• _EXERCISE REQUIREMENTS_:
Copy out, word for word, the stretch from the line containing "Is pixel 245" through the final line.

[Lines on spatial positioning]

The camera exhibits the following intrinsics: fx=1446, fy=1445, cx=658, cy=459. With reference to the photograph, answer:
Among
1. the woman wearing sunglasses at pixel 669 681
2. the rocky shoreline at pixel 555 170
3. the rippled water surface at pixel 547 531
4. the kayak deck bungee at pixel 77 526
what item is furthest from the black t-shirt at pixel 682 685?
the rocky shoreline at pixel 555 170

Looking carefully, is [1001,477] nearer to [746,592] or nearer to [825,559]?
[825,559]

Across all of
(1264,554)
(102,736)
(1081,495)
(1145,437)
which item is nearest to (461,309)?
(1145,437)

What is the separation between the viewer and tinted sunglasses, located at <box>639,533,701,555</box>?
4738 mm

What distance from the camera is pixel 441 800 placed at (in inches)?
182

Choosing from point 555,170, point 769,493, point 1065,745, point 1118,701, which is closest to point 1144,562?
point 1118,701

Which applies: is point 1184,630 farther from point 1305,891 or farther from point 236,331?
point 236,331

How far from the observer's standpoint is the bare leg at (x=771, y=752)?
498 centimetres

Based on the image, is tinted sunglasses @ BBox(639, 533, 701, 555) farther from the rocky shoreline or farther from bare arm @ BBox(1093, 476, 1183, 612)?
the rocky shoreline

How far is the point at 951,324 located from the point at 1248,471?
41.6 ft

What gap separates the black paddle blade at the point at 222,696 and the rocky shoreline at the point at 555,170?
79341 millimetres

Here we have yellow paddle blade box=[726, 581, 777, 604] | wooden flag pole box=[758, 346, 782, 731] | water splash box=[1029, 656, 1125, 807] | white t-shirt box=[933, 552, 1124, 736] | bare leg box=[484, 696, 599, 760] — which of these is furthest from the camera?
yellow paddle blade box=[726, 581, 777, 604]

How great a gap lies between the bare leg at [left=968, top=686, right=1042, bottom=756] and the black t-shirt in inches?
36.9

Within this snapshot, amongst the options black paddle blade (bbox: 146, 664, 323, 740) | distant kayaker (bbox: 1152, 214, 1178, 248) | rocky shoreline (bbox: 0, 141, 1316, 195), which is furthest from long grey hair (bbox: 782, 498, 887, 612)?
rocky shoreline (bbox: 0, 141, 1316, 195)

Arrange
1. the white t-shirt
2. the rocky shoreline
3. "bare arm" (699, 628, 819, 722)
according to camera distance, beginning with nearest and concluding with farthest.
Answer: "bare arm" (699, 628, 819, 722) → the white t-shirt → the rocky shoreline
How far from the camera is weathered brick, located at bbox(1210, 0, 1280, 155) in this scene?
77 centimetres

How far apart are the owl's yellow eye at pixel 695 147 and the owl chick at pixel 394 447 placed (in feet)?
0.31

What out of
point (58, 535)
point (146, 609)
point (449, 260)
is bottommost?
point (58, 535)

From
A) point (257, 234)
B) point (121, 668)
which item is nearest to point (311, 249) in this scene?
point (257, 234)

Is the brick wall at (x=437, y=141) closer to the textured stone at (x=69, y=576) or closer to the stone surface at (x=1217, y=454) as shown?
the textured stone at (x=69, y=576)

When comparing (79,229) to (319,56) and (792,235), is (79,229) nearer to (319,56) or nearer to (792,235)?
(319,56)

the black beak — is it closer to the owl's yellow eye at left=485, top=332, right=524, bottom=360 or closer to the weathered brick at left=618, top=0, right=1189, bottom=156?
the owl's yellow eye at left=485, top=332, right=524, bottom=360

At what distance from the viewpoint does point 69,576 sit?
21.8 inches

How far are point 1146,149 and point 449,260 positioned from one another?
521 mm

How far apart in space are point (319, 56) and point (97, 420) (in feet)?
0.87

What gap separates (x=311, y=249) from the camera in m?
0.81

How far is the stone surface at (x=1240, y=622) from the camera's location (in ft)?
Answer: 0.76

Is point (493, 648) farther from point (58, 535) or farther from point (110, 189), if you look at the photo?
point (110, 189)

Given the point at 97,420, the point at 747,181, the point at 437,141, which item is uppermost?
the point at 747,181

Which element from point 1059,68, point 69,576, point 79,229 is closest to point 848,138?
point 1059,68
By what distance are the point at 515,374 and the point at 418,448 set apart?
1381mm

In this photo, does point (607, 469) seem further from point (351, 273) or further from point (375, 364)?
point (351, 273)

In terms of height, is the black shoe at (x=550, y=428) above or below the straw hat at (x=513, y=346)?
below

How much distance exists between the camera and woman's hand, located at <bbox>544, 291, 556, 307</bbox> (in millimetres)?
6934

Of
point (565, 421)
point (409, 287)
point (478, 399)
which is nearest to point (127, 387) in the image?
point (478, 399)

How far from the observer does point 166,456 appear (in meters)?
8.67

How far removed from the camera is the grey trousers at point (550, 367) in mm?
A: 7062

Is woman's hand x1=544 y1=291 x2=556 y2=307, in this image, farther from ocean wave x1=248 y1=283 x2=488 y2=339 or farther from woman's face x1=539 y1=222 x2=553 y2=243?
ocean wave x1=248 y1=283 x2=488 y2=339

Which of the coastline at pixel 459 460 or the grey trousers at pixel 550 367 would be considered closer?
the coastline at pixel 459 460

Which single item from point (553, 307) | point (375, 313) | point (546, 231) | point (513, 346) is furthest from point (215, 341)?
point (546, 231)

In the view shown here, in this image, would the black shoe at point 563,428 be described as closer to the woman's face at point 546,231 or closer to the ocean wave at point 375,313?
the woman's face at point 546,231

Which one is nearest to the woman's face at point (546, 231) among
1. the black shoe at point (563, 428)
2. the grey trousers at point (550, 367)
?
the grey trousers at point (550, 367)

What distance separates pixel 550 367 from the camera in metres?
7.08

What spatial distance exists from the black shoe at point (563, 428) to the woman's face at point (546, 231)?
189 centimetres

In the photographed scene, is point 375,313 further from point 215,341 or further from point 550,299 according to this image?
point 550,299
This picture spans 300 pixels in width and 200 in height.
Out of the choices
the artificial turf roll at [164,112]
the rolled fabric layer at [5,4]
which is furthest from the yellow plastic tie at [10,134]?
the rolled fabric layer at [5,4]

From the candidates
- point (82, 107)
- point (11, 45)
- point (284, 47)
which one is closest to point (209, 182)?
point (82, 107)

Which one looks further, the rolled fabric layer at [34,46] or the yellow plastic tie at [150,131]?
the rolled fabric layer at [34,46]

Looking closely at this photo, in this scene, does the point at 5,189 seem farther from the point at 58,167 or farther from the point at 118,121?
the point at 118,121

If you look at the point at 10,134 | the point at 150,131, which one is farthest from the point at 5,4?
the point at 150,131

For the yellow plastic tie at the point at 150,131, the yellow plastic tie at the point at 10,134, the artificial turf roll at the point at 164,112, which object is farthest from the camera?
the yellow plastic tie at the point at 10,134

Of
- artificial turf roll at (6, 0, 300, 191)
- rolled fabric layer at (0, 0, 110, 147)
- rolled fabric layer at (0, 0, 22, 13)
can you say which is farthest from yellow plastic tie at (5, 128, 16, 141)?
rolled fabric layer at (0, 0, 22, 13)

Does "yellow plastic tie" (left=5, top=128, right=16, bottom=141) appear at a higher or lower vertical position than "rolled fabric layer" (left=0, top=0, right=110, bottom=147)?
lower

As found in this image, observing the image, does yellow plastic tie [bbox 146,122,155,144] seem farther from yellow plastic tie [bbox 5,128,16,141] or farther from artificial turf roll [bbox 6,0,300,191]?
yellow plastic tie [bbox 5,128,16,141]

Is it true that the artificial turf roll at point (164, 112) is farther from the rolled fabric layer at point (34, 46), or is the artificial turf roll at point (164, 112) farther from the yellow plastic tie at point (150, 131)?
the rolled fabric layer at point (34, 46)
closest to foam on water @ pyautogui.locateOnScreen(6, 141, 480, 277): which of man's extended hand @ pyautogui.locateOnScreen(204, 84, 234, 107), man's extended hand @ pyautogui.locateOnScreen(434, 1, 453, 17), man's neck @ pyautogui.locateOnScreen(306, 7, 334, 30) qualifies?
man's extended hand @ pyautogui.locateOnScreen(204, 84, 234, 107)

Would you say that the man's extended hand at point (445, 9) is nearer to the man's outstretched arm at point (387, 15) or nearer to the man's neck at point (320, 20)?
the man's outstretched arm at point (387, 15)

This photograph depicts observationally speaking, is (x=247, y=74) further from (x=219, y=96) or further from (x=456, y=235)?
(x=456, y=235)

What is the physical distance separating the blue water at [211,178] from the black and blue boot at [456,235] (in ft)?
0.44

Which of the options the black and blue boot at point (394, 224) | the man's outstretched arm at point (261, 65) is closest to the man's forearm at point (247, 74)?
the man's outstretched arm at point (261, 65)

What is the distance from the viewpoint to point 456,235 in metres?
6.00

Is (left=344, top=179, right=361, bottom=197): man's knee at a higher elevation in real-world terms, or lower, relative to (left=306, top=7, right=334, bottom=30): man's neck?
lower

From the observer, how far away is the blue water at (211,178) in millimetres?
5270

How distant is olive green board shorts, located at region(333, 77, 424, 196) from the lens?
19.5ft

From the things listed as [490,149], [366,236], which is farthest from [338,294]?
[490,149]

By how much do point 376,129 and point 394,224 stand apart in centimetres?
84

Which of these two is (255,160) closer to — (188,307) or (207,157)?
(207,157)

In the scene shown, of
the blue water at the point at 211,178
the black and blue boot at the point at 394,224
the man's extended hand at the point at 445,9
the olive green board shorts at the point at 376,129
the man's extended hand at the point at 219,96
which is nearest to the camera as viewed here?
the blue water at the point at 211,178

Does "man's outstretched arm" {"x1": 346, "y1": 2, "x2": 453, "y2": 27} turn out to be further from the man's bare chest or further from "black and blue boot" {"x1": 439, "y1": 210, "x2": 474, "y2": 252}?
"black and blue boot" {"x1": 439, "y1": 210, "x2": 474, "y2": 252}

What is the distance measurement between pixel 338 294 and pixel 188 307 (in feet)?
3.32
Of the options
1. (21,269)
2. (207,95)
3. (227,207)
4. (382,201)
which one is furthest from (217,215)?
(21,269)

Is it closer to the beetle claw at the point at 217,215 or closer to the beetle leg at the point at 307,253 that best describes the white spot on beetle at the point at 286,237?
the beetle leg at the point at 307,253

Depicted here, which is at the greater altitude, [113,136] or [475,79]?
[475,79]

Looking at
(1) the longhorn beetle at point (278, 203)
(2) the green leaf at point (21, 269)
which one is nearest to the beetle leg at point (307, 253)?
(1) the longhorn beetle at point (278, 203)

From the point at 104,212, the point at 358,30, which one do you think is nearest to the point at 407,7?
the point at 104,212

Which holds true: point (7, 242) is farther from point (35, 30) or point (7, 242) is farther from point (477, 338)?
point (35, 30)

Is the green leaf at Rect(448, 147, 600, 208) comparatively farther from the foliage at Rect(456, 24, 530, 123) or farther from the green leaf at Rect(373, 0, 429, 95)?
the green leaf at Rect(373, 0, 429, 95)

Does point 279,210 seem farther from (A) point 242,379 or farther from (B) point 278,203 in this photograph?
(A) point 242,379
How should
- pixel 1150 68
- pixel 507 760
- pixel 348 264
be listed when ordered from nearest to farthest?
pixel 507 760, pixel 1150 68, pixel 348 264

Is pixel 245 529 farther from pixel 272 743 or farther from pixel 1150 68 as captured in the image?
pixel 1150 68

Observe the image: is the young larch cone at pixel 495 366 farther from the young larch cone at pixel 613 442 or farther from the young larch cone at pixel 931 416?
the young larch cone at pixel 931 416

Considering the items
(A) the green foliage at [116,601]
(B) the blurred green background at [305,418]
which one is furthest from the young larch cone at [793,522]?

• _ANSWER TO THIS TASK_:
Is pixel 245 529 farther from pixel 272 743 or farther from pixel 1150 68 as captured in the image?
pixel 1150 68

Observe the image: is the young larch cone at pixel 495 366 farther from the young larch cone at pixel 613 442 or farther from the young larch cone at pixel 931 416?
the young larch cone at pixel 931 416

Considering the items
(A) the green foliage at [116,601]
(B) the blurred green background at [305,418]
which one is furthest from the young larch cone at [793,522]?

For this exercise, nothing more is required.